■ REQUIREMENT:
Which lines below fall between the one containing "this 300×300 image." and the one containing "this 1024×576 image."? Repeat them exactly, counting both of those lines, and add nothing else.

■ EXERCISE DATA:
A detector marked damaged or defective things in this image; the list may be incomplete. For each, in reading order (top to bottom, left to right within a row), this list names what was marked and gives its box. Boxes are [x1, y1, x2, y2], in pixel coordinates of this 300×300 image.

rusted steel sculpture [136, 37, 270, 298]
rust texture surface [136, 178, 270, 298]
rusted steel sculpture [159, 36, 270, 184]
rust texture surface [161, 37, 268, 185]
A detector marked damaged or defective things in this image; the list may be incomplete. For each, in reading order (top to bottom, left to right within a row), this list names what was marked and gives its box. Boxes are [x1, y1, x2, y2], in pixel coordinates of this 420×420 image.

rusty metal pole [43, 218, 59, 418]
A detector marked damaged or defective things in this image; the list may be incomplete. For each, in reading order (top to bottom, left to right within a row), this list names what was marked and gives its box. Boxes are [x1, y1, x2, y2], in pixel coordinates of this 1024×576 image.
...
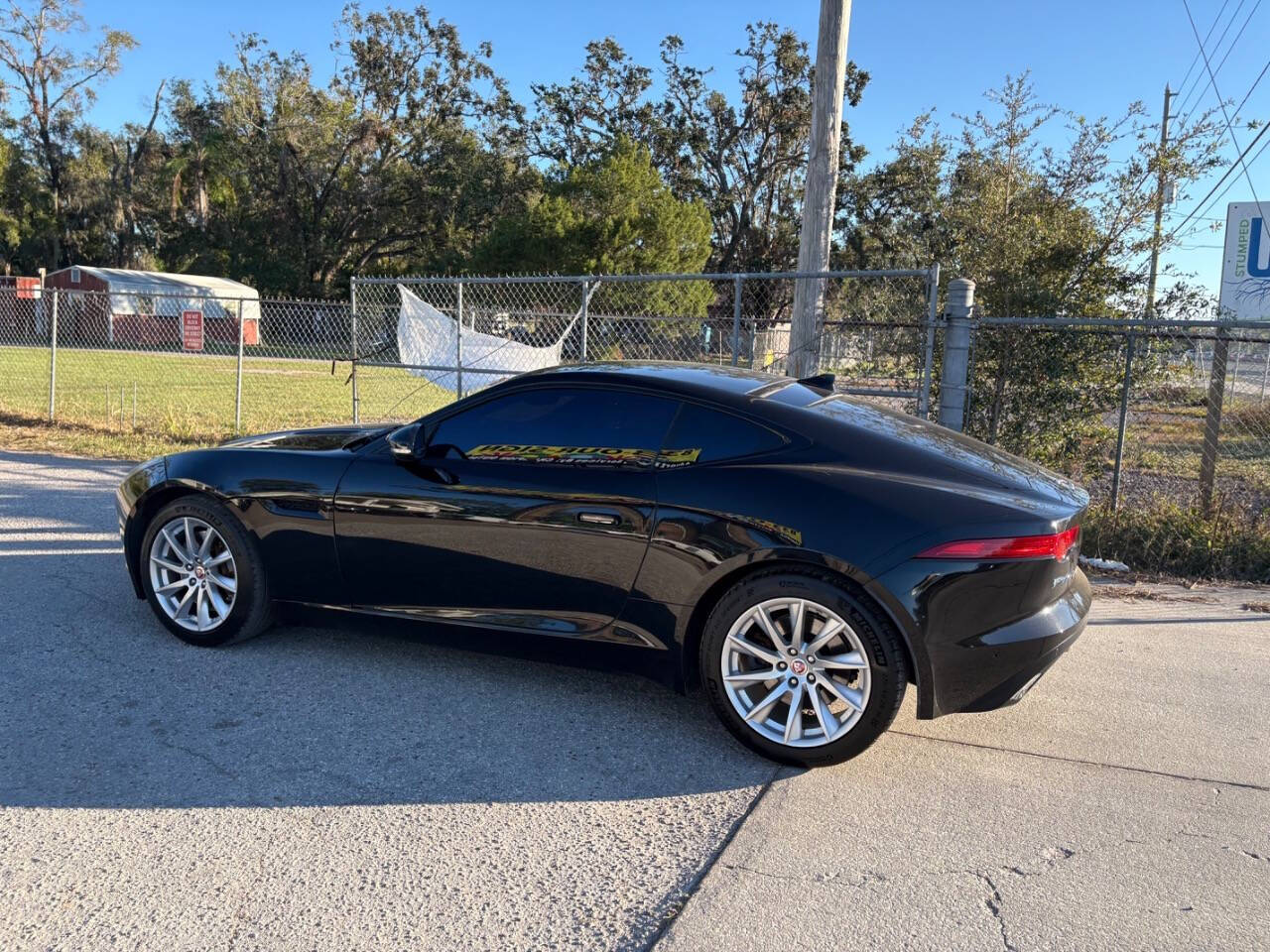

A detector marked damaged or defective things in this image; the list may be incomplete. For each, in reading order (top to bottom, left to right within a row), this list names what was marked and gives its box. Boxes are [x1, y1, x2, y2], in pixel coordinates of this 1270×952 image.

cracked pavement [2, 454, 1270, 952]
==
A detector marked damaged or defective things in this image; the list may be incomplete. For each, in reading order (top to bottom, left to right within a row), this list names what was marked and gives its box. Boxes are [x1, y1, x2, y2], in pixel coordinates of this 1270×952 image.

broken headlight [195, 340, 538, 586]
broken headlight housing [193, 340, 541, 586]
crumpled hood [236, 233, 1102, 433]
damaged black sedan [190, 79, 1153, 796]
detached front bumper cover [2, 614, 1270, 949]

■ RESPONSE AREA:
A detector marked damaged or defective things in this image; the list may be incomplete. For each, in reading order (top to bottom, left to right within a row), this list names what was marked and gives its box. Boxes are [x1, y1, x2, y2], in pixel coordinates of this 300×300 image.

rusted steel sculpture [136, 37, 270, 298]
rust texture surface [136, 178, 270, 298]
rusted steel sculpture [159, 36, 270, 184]
rust texture surface [161, 37, 268, 185]
A detector marked damaged or defective things in this image; the list may be incomplete. For each, in reading order (top to bottom, left to right within a row), this list names what was marked and gives its box. Boxes are [x1, y1, x2, y2], in pixel coordinates of this 420×420 image.

rusty metal pole [43, 218, 59, 418]
A detector marked damaged or defective things in this image; the list may be incomplete. For each, in reading order (top to bottom, left to right within a row), this list names what was marked and gives its box. Boxes are [x1, y1, x2, y2], in pixel coordinates of this 1024×576 image.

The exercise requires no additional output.